(Lines from a bounding-box labeling dataset)
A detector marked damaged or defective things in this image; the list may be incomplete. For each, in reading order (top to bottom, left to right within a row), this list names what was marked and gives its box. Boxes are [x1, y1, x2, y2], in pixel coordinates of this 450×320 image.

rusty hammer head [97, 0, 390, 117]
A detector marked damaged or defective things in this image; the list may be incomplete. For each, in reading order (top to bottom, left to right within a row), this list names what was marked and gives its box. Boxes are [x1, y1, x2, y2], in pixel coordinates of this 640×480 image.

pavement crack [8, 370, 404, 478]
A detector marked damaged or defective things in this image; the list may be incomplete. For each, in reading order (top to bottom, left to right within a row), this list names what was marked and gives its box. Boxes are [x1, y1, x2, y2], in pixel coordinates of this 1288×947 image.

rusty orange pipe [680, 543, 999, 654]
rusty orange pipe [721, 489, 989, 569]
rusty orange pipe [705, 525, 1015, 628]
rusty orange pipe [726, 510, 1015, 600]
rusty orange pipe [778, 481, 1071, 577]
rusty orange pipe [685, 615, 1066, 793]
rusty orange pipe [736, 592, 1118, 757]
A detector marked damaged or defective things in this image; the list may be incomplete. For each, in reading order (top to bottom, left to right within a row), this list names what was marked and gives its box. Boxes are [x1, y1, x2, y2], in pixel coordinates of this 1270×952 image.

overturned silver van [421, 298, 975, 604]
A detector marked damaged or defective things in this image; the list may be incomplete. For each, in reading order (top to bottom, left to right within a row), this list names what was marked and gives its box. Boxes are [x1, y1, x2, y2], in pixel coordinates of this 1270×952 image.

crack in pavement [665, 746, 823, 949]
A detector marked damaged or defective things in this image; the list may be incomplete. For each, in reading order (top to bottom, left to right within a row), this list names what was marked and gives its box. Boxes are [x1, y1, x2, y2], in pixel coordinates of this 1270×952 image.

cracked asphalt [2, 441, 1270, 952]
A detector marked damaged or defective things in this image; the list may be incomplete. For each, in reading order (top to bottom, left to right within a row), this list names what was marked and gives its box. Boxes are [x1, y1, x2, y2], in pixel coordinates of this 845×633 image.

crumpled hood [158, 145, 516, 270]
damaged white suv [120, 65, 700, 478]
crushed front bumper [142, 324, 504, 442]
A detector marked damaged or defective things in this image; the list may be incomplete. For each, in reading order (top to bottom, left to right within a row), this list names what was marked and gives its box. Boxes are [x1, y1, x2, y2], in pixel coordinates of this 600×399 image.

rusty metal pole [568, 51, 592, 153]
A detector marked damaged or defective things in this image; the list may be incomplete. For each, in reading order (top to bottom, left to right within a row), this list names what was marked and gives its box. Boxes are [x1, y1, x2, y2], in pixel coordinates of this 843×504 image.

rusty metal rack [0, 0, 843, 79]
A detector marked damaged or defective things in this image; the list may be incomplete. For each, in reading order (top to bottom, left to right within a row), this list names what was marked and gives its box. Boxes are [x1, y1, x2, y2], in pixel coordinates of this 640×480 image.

■ **Exercise**: Reproduce all of the lines above verbatim.

■ **Solution to this problem**:
A detector marked damaged or defective things in this image; the list may be incomplete. For each, in reading order (top to bottom, left to right within a row), this list names what was marked and gives its box. Boxes are [x1, y1, x2, y2], in pixel coordinates of this 450×320 image.

rusty hammer head [97, 0, 390, 117]
A detector marked damaged or defective things in this image; the list may be incomplete. For each, in reading order (top to bottom, left to right within a row), this list names what was marked and gives its box. Boxes are [x1, y1, x2, y2], in pixel coordinates of this 640×480 image.

pavement crack [8, 370, 404, 478]
A detector marked damaged or defective things in this image; the list may be incomplete. For each, in reading order (top to bottom, left to right within a row), this list names what was marked and gives its box. Boxes are [x1, y1, x2, y2], in pixel coordinates of this 1288×947 image.

rusty orange pipe [680, 543, 999, 654]
rusty orange pipe [721, 489, 989, 569]
rusty orange pipe [705, 525, 1015, 628]
rusty orange pipe [726, 510, 1015, 600]
rusty orange pipe [778, 481, 1071, 577]
rusty orange pipe [685, 615, 1066, 793]
rusty orange pipe [736, 592, 1118, 757]
A detector marked damaged or defective things in this image; the list may be incomplete. For each, in reading order (top to bottom, left to right within a row), this list names what was marked and gives its box. Boxes are [x1, y1, x2, y2], in pixel coordinates of this 1270×952 image.

overturned silver van [421, 298, 975, 604]
A detector marked damaged or defective things in this image; the list may be incomplete. For each, in reading order (top to bottom, left to right within a row), this list names what was marked and gives its box. Boxes are [x1, y1, x2, y2], in pixel coordinates of this 1270×952 image.

crack in pavement [665, 746, 823, 949]
A detector marked damaged or defective things in this image; the list may be incomplete. For each, in reading order (top to bottom, left to right within a row), this list names what was marked and gives its box. Boxes are [x1, y1, x2, y2], in pixel coordinates of this 1270×952 image.

cracked asphalt [2, 441, 1270, 952]
A detector marked damaged or defective things in this image; the list may be incomplete. For each, in reading order (top to bottom, left to right within a row), this list names what was marked and gives its box. Boxes are [x1, y1, x2, y2], in pixel coordinates of this 845×633 image.

crumpled hood [158, 145, 516, 270]
damaged white suv [120, 65, 700, 478]
crushed front bumper [142, 324, 504, 442]
A detector marked damaged or defective things in this image; the list may be incomplete. For each, in reading order (top to bottom, left to right within a row), this list names what was marked and gives its box. Boxes are [x1, y1, x2, y2], in pixel coordinates of this 600×399 image.

rusty metal pole [568, 51, 592, 153]
A detector marked damaged or defective things in this image; the list may be incomplete. For each, in reading order (top to bottom, left to right within a row), this list names what was marked and gives its box. Boxes are [x1, y1, x2, y2], in pixel coordinates of this 843×504 image.

rusty metal rack [0, 0, 843, 79]
A detector marked damaged or defective things in this image; the list may be incomplete. For each, in reading order (top to bottom, left to right within a row), this list names what was marked and gives its box. Boxes are [x1, y1, x2, y2], in pixel coordinates of this 640×480 image.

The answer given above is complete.